If the game is not independent it means success is partially or wholy determined or influenced by a third-party agent, who can have their own implicit purposes which may or may not be in congruence or alignment with the purposes of players and selectors.

The extent that games fulfill these constraints – difficulty, verifiability, universality and independence – is the extent that they are stable, retain their meaning.

A crisis of meaning happens when the games used by agents to fulfill their purposes lose their meaning.

We call these constraints meta rules because both players and game designers can contribute to a crisis of meaning, to disorder and chaos, to the extent that they act within these constraints.

An agent does not contribute to the entropy of a game when they work hard and sacrifice (difficulty), don’t lie or cheat (verifiability), do not exclude anyone for reasons unrelated to the goals of the game (universality), and take responsibility (independence).

A game designer generates negentropy when they generate the rules and constraints of the game such that the goal is difficult, verifiable, universal and independent.

Rules are descriptions of constraints that prevent entropic strategies being employed in a game, which sanction some agents to prevent the use of these strategies with force.

Good rules are a set of explicit or understood regulations or principles constraining the conduct or procedure within a game which are in accordance with the meta rules.

Bad rules are a set of explicit or understood regulations or principles constraining the conduct or procedure within a game which are in discordance with the meta rules.

Governance is the process of setting the rules by which a set of games are played.

Good governance is the process of setting the rules by which a set of games are played such that the game tends towards order, meaning in accordance with the meta rules.

Bad governance is the process of setting the rules by which a set of games are played such that the game tends towards disorder, meaning in discordance with the meta rules.

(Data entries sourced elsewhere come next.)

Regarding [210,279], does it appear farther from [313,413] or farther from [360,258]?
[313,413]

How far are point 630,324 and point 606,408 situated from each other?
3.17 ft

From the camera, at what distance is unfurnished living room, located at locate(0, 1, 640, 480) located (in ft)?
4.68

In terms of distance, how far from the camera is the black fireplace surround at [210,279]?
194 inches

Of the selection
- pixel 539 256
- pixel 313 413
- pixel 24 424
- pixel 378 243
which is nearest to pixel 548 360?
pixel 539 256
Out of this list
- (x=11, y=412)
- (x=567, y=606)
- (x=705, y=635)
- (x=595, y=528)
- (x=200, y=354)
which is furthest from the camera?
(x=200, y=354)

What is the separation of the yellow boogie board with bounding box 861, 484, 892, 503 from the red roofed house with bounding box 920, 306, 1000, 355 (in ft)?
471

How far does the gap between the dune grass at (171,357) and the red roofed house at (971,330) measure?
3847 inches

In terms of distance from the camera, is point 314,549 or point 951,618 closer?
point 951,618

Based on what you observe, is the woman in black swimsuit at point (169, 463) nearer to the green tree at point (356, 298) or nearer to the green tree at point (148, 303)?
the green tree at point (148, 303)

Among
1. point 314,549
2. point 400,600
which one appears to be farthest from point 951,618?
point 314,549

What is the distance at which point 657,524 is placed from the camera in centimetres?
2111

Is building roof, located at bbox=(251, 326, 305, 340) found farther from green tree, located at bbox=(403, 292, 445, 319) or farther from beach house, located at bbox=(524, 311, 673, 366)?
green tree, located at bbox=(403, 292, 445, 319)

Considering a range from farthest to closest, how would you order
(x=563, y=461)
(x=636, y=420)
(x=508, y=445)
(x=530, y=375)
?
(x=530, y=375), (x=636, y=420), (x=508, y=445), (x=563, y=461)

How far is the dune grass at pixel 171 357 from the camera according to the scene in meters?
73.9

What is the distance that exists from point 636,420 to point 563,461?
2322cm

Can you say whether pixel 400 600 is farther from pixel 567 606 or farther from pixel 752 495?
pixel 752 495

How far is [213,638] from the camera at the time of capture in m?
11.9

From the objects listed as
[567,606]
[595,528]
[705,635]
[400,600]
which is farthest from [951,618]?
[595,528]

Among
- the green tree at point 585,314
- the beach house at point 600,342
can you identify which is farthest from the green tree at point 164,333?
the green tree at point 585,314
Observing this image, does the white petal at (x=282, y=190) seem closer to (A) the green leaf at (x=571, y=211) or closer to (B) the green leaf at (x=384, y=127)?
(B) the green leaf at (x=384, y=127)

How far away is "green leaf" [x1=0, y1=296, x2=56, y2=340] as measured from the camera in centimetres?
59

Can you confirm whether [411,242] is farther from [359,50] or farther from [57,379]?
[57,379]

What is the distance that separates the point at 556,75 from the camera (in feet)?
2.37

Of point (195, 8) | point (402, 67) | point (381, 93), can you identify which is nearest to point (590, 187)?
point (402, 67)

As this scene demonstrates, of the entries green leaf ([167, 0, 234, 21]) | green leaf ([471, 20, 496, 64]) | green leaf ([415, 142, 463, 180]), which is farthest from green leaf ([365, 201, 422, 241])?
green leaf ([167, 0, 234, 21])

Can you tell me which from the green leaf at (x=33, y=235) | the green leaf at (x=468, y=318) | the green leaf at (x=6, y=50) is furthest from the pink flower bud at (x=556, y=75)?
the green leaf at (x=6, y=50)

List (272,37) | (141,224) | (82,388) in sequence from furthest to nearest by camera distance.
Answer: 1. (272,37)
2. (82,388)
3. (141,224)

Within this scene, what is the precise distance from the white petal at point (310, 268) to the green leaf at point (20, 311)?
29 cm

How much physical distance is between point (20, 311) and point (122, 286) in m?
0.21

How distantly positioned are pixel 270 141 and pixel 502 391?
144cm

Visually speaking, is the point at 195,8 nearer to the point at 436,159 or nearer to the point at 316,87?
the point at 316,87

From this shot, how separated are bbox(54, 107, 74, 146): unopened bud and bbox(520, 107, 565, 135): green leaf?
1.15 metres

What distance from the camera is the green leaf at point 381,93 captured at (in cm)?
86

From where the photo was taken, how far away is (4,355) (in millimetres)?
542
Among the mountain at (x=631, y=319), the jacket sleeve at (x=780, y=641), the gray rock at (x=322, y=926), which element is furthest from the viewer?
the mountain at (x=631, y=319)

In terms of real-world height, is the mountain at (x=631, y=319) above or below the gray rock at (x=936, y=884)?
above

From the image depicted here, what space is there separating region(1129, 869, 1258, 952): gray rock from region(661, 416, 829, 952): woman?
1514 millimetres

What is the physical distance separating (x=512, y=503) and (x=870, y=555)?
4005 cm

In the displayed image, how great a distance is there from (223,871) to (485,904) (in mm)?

Games mediate the relationships between agents, allowing them to achieve goals more efficiently, without having to attend to the goals and broader purposes simultaneously.

Where goals are in conflict, but purposes are in alignment, a mechanism emerges to resolve the conflict such that both parties continue in their purpose as efficiently as possible. This is called a rivalrous game, and it determines whose goal takes priority.

Like any other game, a rivalrous game can be good or bad. Rivalry itself is not the cause of self-termination. Rivalry is a mechanism for continuing a game even when players are in conflict, and the value of that mechanism is determined by its correspondence to the meta rules.